I am working on the Python notebook C3_W3_A1_Assignment. I have a question on the part where .step() gets introduced.
I was wondering why there is a Reward for doing any one single action since none of them directly reach the goals. There could only be negative rewards for using the engines in my opinion? However, if I run these lines (there should be a print screen below my message):
# Select an action action = 1
# Run a single time step of the environment’s dynamics with the given action. next_state, reward, done, _ = env.step(action)
I see a different Rewards for the 4 different actions. I was expecting that perhaps ‘do nothing’ would give the higher reward, but it’s actually ‘Fire right engine’ that maximises the reward…Why is that?
Also, the new states are always different every time I run the code. Is it because of the randomness?
First, section 3.3 of the assignment describes some rules for getting or losing rewards, so the lunar lander doesn’t get positive rewards because it fires an engine or does nothing. Rewards are not only considered for actions but according to the rules. For the complete reward algorithm, please check out these 25 lines of code.
Because each time you run the code in the screenshot, the lunarlander’s state will change, and rewards are calculated accordingly. Please check out the rules or the reward algorithm for how rewards are calculated. They are not calculated simply only based on action.
I am sorry, I am still not sure I understood.
I understand that the rewards don’t come just for actions, but looking at the lines you referred me to, it doesn’t seem to me that a single ‘Fire right engine’ from the starting position should lead to any reward.
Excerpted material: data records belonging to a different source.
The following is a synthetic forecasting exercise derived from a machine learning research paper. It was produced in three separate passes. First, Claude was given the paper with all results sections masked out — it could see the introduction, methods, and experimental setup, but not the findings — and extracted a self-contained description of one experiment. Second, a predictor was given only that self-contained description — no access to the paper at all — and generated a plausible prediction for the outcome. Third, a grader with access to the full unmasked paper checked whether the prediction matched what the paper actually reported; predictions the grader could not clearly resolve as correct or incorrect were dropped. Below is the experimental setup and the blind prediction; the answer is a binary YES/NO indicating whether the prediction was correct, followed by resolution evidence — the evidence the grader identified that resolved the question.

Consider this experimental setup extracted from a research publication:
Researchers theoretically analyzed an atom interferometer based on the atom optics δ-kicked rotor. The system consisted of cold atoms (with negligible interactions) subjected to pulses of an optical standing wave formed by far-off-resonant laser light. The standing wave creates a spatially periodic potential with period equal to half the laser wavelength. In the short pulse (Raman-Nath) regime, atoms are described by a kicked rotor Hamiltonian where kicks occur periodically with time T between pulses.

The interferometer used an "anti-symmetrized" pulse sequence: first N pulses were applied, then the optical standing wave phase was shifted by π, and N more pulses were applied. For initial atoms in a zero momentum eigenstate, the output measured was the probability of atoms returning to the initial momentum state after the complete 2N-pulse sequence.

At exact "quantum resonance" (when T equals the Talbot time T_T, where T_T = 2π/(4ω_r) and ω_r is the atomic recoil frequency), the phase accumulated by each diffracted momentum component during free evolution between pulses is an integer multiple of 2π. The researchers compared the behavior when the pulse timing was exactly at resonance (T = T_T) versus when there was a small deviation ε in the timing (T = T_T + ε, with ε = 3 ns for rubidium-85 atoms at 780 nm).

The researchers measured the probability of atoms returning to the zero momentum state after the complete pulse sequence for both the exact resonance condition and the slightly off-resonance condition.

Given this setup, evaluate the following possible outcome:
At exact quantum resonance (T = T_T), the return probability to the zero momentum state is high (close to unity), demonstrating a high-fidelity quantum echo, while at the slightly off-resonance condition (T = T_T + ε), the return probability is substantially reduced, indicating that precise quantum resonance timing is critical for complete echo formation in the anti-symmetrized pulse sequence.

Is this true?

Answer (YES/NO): YES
Why is that?
None of these things is satisfied:
Landing on the landing pad and coming to rest is about 100-140 points.
If the lander moves away from the landing pad, it loses reward.
If the lander crashes, it receives -100 points.
If the lander comes to rest, it receives +100 points.
Each leg with ground contact is +10 points.
Firing the main engine is -0.3 points each frame.
Firing the side engine is -0.03 points each frame.
except for ‘firing the side engine’ that has negative points. However, the final reward is positive for ‘Fire right engine’ .
I assumed that the .step() function only return the instantaneous reward after the action according to the rules: is that not the case?
First, we need to shift our focus away from “firing any engine = rewards”, because this is not how points are rewarded. Points are rewarded based on state changes, such as if the lunar lander moves closer to the landing pad, it gains rewards, otherwise it loses rewards. Even if the lunar lander is just free-falling but as soon as it is approaching the landing pad, the lunar lander gains rewards by the rule aforementioned. Ofcourse, crashing the lunar lander will cost points.
Again, forget about “firing any engine = rewards”, instead, think about how state has changed.
I also have the same question as OP, to me this doesn’t make sense, these are the rules in the exercise:
Landing on the landing pad and coming to rest is about 100-140 points.
If the lander moves away from the landing pad, it loses reward.
If the lander crashes, it receives -100 points.
If the lander comes to rest, it receives +100 points.
Each leg with ground contact is +10 points.
Firing the main engine is -0.3 points each frame.
Firing the side engine is -0.03 points each frame.
And in one specific section it then have this sample code
# Select an action.
action = 0
# Run a single time step of the environment's dynamics with the given action.
next_state, reward, done, _ = env.step(action)
# Display table with values. All values are displayed to 3 decimal places.
utils.display_table(initial_state, action, next_state, reward, done)
And the reward in the output is non-zero (> 0). If I’m understanding correctly, the reward is given as soon as we land in the next state S’ (based on the reward rules), instead of recursively backtraced from the terminal state/terminal epoch (e.g. landed or crashed)
And so based on the rules given above I don’ think the state after taking action 0 qualify for ANY reward at all.
The comment above from rmwkwok “Points are rewarded based on state changes, such as if the lunar lander moves closer to the landing pad, it gains rewards” ← this makes a lot of sense and would explain why there is >0 reward for S’, HOWEVER, the assignment’s reward rules don’t include this specific rule.